■ **Description of the task**: Copy out the full data exactly as given; pictures should not be included.

■ **Crawled caption data**:

= Beginning of Section =

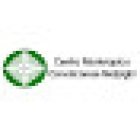 Centro Fisioterapico Crevalcorese M. Malpighi di Masini Andrea & C. Snc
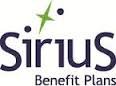 Sirius Logo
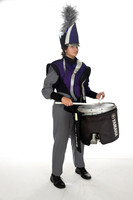 KLEIN CAIN_BAND-(WRIGHT)-16
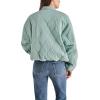 imageSteve Madden Womens Vida JacketMisty Jade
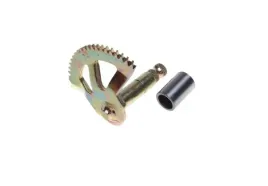 walek-z-segm-walka-64mm-2t-focus-f-act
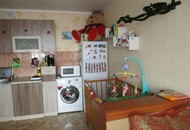 Фото комнаты на продажу (3)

= End of Section =

■ **Solution to this problem**:
 Centro Fisioterapico Crevalcorese M. Malpighi di Masini Andrea & C. Snc
 Sirius Logo
 KLEIN CAIN_BAND-(WRIGHT)-16
 imageSteve Madden Womens Vida JacketMisty Jade
 walek-z-segm-walka-64mm-2t-focus-f-act
 Фото комнаты на продажу (3)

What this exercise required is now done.